## Exercise task
Quote word for word the lines of the records starting at the line that contains "From nearest to" and ending at the line that contains "3. l=731, t=396, r=750, b=464: downspout", both included.
▶
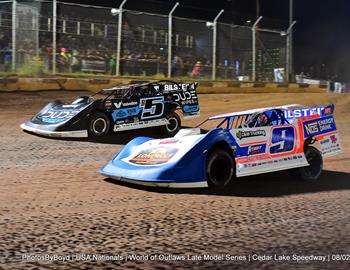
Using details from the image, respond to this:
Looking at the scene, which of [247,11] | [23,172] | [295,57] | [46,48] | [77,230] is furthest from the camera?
[295,57]

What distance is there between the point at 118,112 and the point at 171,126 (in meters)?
1.50

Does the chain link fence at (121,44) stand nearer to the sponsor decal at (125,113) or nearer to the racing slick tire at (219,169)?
the sponsor decal at (125,113)

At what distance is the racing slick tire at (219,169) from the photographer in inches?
247

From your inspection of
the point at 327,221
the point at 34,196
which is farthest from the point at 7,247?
the point at 327,221

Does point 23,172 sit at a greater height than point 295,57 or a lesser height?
lesser

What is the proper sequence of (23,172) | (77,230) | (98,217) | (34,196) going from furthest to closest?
(23,172) → (34,196) → (98,217) → (77,230)

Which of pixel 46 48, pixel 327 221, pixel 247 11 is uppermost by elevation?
pixel 247 11

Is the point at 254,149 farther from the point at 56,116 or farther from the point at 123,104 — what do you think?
the point at 56,116

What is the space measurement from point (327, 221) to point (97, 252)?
2401 mm

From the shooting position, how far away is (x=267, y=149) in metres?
6.89

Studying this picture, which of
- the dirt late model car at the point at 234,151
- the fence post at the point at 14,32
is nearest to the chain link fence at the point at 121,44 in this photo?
the fence post at the point at 14,32

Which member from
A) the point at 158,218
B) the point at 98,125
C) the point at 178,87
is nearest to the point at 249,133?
the point at 158,218

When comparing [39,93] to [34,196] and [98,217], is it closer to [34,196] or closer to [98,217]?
[34,196]

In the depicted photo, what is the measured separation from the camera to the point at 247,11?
37.8 metres
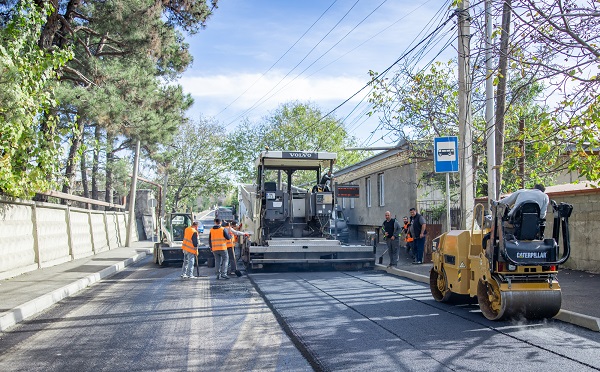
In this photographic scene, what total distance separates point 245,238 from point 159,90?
8905 mm

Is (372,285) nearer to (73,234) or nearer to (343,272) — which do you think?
(343,272)

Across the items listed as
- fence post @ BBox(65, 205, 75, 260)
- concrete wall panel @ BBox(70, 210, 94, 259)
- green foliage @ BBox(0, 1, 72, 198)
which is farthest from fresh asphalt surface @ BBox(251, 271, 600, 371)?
concrete wall panel @ BBox(70, 210, 94, 259)

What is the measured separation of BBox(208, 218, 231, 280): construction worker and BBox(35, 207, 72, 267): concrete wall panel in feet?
17.3

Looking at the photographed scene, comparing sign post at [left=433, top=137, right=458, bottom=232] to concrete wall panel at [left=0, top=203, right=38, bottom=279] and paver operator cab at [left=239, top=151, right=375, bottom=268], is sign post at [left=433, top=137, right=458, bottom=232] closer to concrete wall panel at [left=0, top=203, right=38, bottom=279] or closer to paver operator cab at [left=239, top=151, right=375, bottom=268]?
paver operator cab at [left=239, top=151, right=375, bottom=268]

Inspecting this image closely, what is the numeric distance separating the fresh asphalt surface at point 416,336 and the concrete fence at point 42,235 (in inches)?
282

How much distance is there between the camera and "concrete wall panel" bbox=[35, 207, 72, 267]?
1635 centimetres

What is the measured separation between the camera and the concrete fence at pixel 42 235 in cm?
1381

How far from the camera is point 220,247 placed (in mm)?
14266

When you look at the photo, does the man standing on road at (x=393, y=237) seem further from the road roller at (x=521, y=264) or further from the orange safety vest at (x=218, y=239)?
the road roller at (x=521, y=264)

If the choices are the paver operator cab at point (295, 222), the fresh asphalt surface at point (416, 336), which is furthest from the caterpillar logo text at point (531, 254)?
the paver operator cab at point (295, 222)

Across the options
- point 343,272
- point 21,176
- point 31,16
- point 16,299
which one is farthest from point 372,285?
point 31,16

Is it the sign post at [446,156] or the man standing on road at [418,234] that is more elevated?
the sign post at [446,156]

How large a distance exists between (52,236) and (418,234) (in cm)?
1091

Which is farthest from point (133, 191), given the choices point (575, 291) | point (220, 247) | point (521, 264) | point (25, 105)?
point (521, 264)
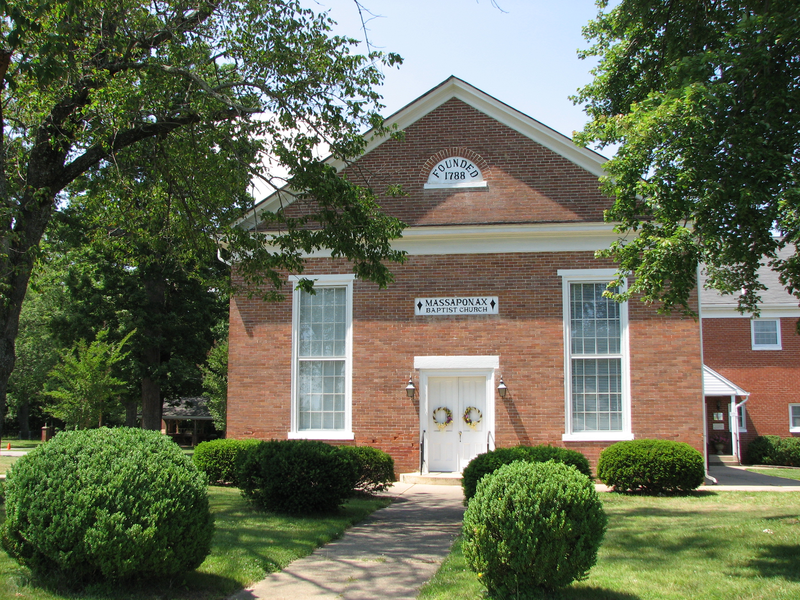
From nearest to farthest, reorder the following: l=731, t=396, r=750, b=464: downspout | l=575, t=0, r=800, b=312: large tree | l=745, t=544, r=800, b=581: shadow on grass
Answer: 1. l=745, t=544, r=800, b=581: shadow on grass
2. l=575, t=0, r=800, b=312: large tree
3. l=731, t=396, r=750, b=464: downspout

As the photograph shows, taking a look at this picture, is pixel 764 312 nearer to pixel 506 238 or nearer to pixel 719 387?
pixel 719 387

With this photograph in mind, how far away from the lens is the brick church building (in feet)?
49.6

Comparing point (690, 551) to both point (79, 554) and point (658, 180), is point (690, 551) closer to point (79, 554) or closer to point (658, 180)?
point (658, 180)

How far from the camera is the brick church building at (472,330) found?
1512 centimetres

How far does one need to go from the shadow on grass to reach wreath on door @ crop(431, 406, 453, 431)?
793cm

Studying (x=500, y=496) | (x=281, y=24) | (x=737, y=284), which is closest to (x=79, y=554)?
(x=500, y=496)

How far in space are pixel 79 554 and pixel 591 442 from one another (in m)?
11.4

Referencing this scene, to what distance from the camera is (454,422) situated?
15.7 meters

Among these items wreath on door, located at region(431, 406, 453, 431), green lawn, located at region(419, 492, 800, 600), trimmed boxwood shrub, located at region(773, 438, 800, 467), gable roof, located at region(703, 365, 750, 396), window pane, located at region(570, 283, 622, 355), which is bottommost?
trimmed boxwood shrub, located at region(773, 438, 800, 467)

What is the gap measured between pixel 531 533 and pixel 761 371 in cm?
2553

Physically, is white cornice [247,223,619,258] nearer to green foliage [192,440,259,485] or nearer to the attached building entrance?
the attached building entrance

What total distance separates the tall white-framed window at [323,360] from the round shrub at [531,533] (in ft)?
31.8

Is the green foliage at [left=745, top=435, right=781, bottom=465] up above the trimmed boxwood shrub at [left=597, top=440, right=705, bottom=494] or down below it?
below

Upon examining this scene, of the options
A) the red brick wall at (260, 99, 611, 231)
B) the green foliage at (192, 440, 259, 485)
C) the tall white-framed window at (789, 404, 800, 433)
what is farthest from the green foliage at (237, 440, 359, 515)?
the tall white-framed window at (789, 404, 800, 433)
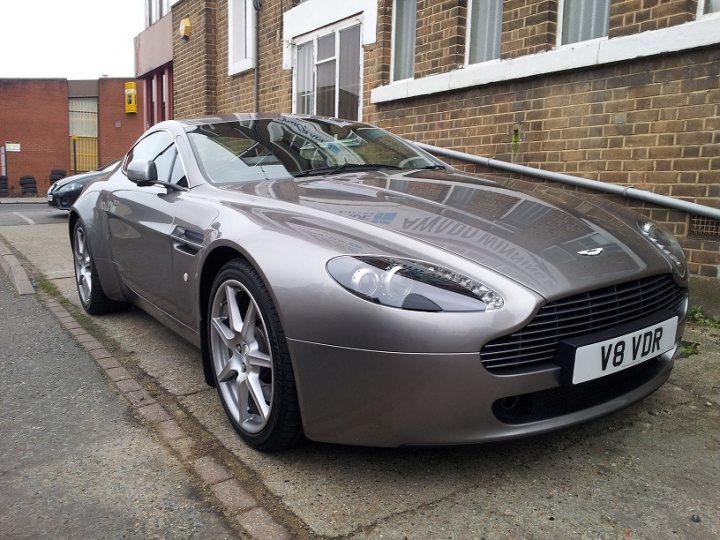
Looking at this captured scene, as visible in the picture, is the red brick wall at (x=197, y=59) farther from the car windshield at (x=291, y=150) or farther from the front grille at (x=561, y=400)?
the front grille at (x=561, y=400)

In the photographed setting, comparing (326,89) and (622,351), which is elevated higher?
(326,89)

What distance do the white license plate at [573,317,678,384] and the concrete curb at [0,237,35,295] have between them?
503 cm

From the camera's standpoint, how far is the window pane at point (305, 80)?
9500 millimetres

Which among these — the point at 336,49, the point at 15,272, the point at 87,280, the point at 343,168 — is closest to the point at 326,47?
the point at 336,49

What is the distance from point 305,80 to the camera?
9633 millimetres

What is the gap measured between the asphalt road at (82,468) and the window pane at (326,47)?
258 inches

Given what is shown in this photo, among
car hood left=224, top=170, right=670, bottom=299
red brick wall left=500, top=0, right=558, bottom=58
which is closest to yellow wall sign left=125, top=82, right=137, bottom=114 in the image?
red brick wall left=500, top=0, right=558, bottom=58

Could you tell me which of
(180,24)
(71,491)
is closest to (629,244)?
(71,491)

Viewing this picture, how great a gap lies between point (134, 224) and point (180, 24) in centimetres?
1069

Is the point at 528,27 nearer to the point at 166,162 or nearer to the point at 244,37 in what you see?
the point at 166,162

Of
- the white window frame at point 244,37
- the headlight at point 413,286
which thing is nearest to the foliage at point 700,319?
the headlight at point 413,286

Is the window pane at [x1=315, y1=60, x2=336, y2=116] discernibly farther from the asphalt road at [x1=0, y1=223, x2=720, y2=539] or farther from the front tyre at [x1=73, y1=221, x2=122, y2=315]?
the asphalt road at [x1=0, y1=223, x2=720, y2=539]

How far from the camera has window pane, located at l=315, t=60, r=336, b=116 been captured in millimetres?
8969

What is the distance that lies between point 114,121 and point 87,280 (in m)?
31.6
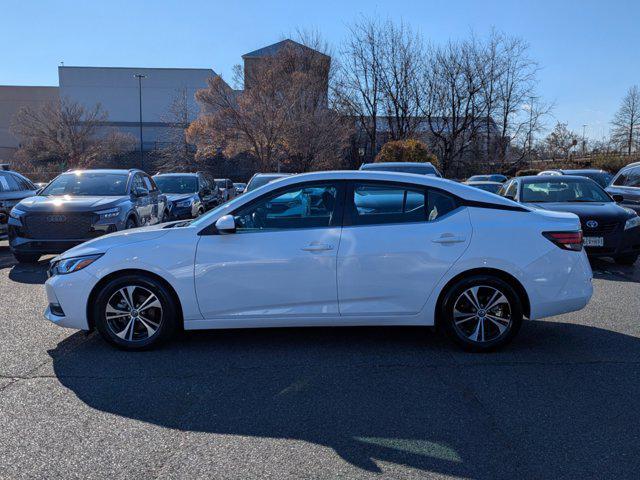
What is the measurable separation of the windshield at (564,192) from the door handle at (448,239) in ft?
20.3

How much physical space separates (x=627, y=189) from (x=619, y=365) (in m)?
8.57

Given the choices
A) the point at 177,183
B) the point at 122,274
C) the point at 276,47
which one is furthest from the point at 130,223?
the point at 276,47

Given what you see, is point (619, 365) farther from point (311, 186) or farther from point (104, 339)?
point (104, 339)

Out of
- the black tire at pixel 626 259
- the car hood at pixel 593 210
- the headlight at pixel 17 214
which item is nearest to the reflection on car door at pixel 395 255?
the car hood at pixel 593 210

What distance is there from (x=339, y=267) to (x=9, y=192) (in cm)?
1016

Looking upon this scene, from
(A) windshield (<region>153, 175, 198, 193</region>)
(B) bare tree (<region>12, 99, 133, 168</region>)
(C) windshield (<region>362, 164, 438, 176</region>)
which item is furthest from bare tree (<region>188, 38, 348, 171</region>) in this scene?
(C) windshield (<region>362, 164, 438, 176</region>)

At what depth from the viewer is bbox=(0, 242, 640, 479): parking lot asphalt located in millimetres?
3316

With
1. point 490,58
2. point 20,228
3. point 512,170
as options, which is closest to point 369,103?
point 490,58

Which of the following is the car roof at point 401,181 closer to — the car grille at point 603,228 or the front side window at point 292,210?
the front side window at point 292,210

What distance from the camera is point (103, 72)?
69.8 m

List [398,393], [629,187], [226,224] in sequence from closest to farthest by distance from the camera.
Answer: [398,393] < [226,224] < [629,187]

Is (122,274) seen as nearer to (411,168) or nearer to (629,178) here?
(411,168)

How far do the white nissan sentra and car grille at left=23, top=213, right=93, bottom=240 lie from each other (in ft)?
13.8

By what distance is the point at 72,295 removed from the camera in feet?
17.2
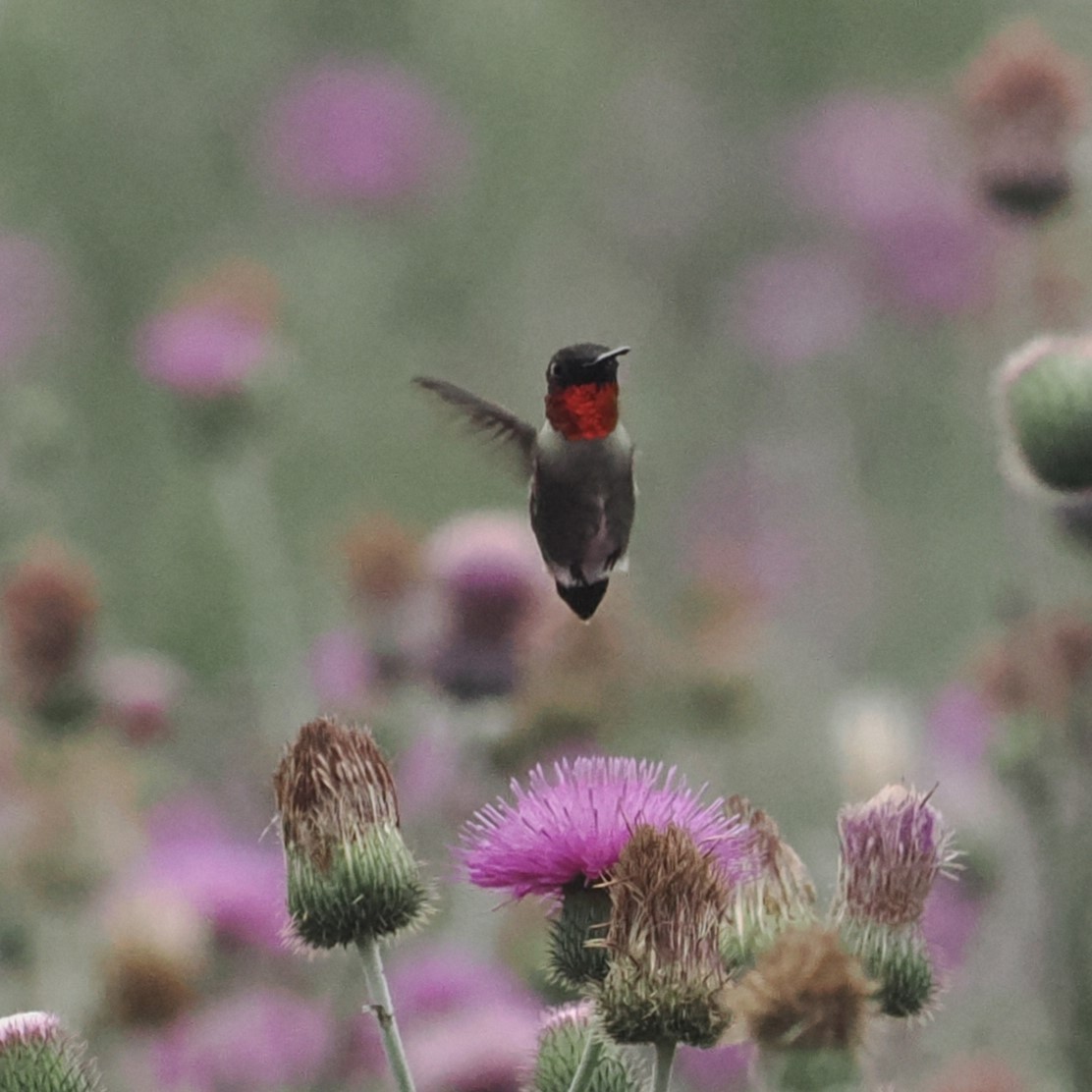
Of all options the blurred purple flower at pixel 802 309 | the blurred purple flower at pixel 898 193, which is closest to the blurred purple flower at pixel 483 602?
the blurred purple flower at pixel 898 193

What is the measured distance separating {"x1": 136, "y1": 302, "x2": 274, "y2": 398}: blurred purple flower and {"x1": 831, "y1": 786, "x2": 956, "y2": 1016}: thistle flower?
359 centimetres

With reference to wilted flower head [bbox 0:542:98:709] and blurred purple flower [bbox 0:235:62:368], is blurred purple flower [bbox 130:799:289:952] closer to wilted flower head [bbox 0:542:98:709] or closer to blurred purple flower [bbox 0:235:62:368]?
wilted flower head [bbox 0:542:98:709]

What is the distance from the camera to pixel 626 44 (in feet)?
43.0

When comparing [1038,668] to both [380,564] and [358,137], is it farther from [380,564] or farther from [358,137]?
[358,137]

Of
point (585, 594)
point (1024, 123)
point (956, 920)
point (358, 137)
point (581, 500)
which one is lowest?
point (956, 920)

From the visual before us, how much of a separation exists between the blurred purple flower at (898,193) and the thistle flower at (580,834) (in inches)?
257

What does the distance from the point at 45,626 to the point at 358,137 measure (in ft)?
18.9

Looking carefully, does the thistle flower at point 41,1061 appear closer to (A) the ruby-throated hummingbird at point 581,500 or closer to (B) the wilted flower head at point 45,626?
(A) the ruby-throated hummingbird at point 581,500

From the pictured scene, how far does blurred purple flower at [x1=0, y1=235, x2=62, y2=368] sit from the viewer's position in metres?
9.26

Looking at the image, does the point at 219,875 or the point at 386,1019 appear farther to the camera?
the point at 219,875

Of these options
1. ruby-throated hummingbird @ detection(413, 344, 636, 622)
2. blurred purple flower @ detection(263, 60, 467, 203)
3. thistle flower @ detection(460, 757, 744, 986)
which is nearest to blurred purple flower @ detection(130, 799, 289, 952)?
ruby-throated hummingbird @ detection(413, 344, 636, 622)

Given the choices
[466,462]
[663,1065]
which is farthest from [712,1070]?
[466,462]

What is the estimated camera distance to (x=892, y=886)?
2613 mm

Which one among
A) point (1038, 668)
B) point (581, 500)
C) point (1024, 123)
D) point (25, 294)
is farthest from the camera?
point (25, 294)
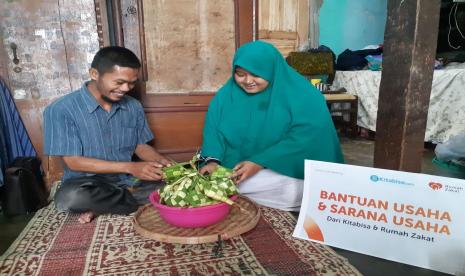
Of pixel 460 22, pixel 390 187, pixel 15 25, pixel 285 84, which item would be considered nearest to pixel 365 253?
pixel 390 187

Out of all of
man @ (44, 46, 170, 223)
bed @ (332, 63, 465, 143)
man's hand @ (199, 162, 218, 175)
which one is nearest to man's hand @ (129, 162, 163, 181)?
man @ (44, 46, 170, 223)

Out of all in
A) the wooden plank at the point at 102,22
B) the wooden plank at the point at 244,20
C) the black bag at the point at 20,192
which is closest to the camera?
the black bag at the point at 20,192

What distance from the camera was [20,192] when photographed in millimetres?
2092

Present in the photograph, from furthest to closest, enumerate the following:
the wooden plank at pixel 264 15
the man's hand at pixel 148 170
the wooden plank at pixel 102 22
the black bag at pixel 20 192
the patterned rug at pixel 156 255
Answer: the wooden plank at pixel 264 15, the wooden plank at pixel 102 22, the black bag at pixel 20 192, the man's hand at pixel 148 170, the patterned rug at pixel 156 255

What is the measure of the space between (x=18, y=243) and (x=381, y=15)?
5.58 meters

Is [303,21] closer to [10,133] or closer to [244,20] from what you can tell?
[244,20]

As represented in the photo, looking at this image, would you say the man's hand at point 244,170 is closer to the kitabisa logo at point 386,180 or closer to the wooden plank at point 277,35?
the kitabisa logo at point 386,180

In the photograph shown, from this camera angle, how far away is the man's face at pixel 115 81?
1831 mm

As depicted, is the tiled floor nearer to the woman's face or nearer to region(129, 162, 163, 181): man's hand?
region(129, 162, 163, 181): man's hand

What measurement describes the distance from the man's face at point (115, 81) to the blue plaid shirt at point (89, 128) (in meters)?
0.10

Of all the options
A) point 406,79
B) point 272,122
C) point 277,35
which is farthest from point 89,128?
point 277,35

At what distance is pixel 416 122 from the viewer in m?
1.53

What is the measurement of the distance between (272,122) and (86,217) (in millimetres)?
◀
## Complete response
From nearest to farthest, reorder the following: l=731, t=396, r=750, b=464: downspout | l=575, t=0, r=800, b=312: large tree | l=745, t=544, r=800, b=581: shadow on grass
Answer: 1. l=745, t=544, r=800, b=581: shadow on grass
2. l=575, t=0, r=800, b=312: large tree
3. l=731, t=396, r=750, b=464: downspout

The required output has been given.